I was sore in weird places from the mud.
FW: What did yesterday take out of you?
AMB: I'm sore along my shoulders. Normally you'd
think would be in your legs, but I think the mud took the impact pretty
good, and my shoulders are sore just from fighting against it. As far
as fatigue, I wasn't tired, just a little sore in funny places. I think
I gained experience from running in the mud the first time. I learned
the course, and I had my own path for every single part of the course.
On that hill over there, [points] everyone was staying to the right or
the middle, I was on the left, because I knew from yesterday, doing it
four times, that was the best way to do it.
FW: How was the course different today?
AMB: It was a little more clumpy. Yesterday it
was just like there was a waterfall of mud going down my legs. Today it
was like clumps. They had to be big clumps because at times it was like
people's elbows. It felt like there were competitors behind me but really
it was just mud clods. I could tell from my shoes, there were more big
clumps of mud sticking to them.
FW: We see you've got the tree-climbing spikes on.
AMB: I could go up a telephone
pole with the best of them.
FW: What kind of goals did you have for the 8k?
AMB: Well, I came in saying, I
wouldn't be too disappointed with top 15. I thought that was a reasonable
and good finish. But I was really disappointed that I wasn't in the top
ten, and pretty disappointed that I wasn't in the top six. Today it just
blows my mind. I can't even believe it.
FW: Did you come in planning to do the double?
AMB: Back in Boulder everyone
was asking me, 'Are you going to run both?' and I was saying, 'I don't
know, that sounds like a lot.' They said, 'You should, you should.' I
was only entered in the 8k before I got here. I wasn't going to do the
4k, but I was talking to Clay, back at home in Colorado, on the phone,
and he said, 'You go down and pay the $15.' I had twenty minutes before
six o'clock when they closed the entries. He said, 'Go down, fill out
the form and pay the money, and if you don't have enough, tell them your
husband's going to be here and he'll pay the rest.' So I went down and
entered. If it wasn't for him, I wouldn't even be here.

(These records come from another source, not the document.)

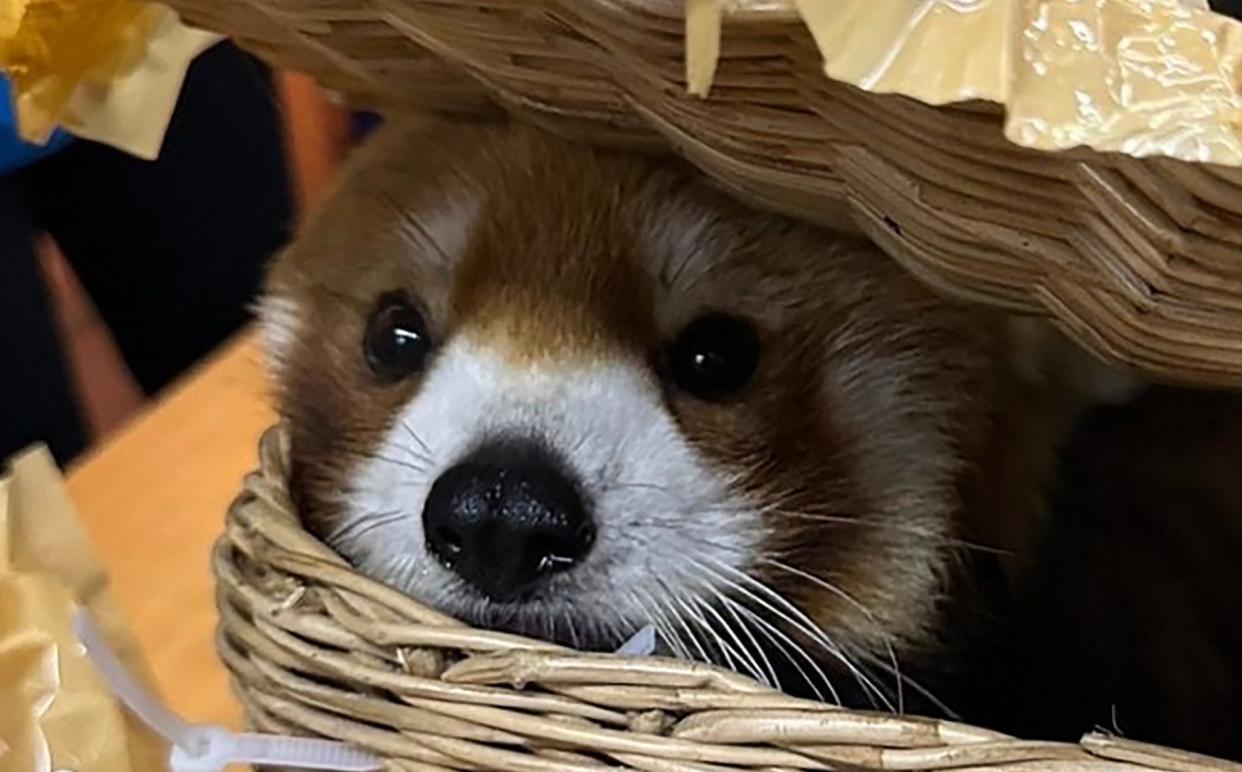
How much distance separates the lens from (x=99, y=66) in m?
0.80

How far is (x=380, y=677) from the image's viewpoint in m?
0.68

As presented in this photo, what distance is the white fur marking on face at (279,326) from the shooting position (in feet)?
3.05

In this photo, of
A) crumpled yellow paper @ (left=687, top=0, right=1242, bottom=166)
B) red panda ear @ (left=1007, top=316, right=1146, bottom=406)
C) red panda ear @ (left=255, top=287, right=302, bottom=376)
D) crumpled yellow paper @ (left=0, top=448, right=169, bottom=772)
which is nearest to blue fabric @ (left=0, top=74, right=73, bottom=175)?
red panda ear @ (left=255, top=287, right=302, bottom=376)

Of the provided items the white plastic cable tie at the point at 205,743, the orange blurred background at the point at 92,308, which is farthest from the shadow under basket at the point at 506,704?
the orange blurred background at the point at 92,308

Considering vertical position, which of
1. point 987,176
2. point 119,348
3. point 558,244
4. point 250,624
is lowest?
point 119,348

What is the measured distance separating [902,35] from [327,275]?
0.44 metres

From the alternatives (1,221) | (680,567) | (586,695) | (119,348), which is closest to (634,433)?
(680,567)

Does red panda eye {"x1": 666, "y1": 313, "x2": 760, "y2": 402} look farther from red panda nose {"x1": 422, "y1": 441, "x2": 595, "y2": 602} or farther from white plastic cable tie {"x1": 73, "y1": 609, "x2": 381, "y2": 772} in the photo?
white plastic cable tie {"x1": 73, "y1": 609, "x2": 381, "y2": 772}

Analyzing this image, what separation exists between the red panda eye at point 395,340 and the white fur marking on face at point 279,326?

FW: So how does this change your plans for the spring?
AMB: Not that much, because I
didn't really have that kind of plans for the spring. Now I have plans,
so I guess I have things on my schedule now. I was in the mindset to come
here and do the best that I could, and I'd just go from there. So, this
is where I'm going from, I guess. I was thinking about going to Mt. SAC
and Drake, the same kind of meets I did in college. But I don't even know
what the weekends are. I'm kind of disorganized about that -- not disorganized,
but I don't like to think about it until later.
FW: Who are you training with in Boulder?
AMB: Arturo Barrios is my coach, and I'm training
with the Army's World Class Athlete Program. So it's like ten or eleven
Army guys and me. On easy days I run with them, but on hard workout days,
I'm by myself, or with anyone who's sick or injured, or Arturo because
he's 40. So that's my group.
FW: That group has done pretty well this weekend.
AMB: Yes, Sandu got in, the Army
team as a whole was third overall, I think, which was a pretty good finish.
Today we've got four WCAP guys in the race, I think they're going to do
well too.
FW: Sandu
told us Arturo has been training you specifically for cross country.
AMB: Yeah, we don't really have
a track that we can run on in Boulder, so we just have this grass field,
called Kitt Field. We run around that a bunch of times. We don't really
know how far it is, so we do it for time. So coming in to this, I could
not compare it to anything I've ever done. One, it was all at altitude,
and two, it's not like I could say how fast I've been doing 400s in, because
we don't do 'em. We just kinda run around a grass field.
FW: This is your best cross country finish in any nationals,
isn't it?
AMB: Yeah. Last year [fall 2001]
at NCAAs I was 29th, but at the time I was running on a stress fracture.
I didn't know about it until later, but I think it was pretty good to
do 29th on a broken foot. But this is definitely better.